** start of Supplied records **

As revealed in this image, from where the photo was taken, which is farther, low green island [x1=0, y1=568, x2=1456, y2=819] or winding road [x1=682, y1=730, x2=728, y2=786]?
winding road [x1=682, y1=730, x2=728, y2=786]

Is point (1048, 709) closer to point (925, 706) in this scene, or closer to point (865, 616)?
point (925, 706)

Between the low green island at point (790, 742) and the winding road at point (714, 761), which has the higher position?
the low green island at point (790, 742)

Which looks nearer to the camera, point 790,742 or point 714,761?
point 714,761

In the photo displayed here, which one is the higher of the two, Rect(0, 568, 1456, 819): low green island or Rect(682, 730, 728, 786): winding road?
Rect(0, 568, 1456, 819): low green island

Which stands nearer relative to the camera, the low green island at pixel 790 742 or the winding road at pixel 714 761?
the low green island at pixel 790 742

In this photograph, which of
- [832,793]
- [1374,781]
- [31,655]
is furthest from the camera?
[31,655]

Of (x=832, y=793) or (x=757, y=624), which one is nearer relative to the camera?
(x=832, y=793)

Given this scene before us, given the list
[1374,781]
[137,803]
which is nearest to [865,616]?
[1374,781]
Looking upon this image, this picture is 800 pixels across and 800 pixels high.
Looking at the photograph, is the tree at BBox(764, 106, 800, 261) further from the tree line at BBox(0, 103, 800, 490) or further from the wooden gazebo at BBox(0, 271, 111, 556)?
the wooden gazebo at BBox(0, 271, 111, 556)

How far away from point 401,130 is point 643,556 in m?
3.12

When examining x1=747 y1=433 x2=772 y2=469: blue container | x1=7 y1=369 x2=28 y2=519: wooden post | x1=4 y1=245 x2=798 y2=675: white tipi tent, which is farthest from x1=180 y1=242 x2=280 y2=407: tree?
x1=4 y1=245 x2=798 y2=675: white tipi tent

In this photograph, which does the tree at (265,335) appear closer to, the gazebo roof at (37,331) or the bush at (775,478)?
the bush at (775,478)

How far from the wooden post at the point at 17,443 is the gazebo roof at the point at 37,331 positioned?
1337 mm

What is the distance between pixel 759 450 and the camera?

** end of Supplied records **

## Exercise brief
Copy out all of the records above verbatim, line by line, changing nothing.

## Exercise output
As revealed in this image, from where the photo was taken, which is farther, low green island [x1=0, y1=568, x2=1456, y2=819] or winding road [x1=682, y1=730, x2=728, y2=786]?
winding road [x1=682, y1=730, x2=728, y2=786]

Is point (1048, 709) closer to point (925, 706) in this scene, or closer to point (865, 616)?
point (925, 706)

Between the low green island at point (790, 742) and the winding road at point (714, 761), which has the higher position?
the low green island at point (790, 742)

Which looks nearer to the camera, point 790,742 or point 714,761?
point 714,761

In the photo displayed here, which one is the higher of the two, Rect(0, 568, 1456, 819): low green island or Rect(682, 730, 728, 786): winding road?
Rect(0, 568, 1456, 819): low green island

Which stands nearer relative to the camera, the low green island at pixel 790 742 or the winding road at pixel 714 761?
the low green island at pixel 790 742

In this photograph, which of
- [832,793]
- [1374,781]
- [31,655]
is furthest from the camera?
[31,655]

Of (x=832, y=793) or (x=757, y=624), which one is nearer relative to the camera?
(x=832, y=793)

Given this scene before us, given the list
[1374,781]
[137,803]
which is nearest to [865,616]?
[1374,781]
Looking upon this image, this picture is 800 pixels across and 800 pixels high.
Looking at the photograph, is the tree at BBox(764, 106, 800, 261) further from the tree line at BBox(0, 103, 800, 490) or further from the wooden gazebo at BBox(0, 271, 111, 556)?
the wooden gazebo at BBox(0, 271, 111, 556)

How far away from point 401,130 is point 643,556 in m?
3.12

When examining x1=747 y1=433 x2=772 y2=469: blue container | x1=7 y1=369 x2=28 y2=519: wooden post | x1=4 y1=245 x2=798 y2=675: white tipi tent, which is farthest from x1=180 y1=242 x2=280 y2=407: tree?
x1=4 y1=245 x2=798 y2=675: white tipi tent

In this photograph, which does the tree at (265,335) appear closer to, the gazebo roof at (37,331) or the bush at (775,478)?
the bush at (775,478)

How far from the wooden post at the point at 17,443 is the gazebo roof at the point at 37,331 positioned?
1337 mm

What is the distance between pixel 759 450 and the camera?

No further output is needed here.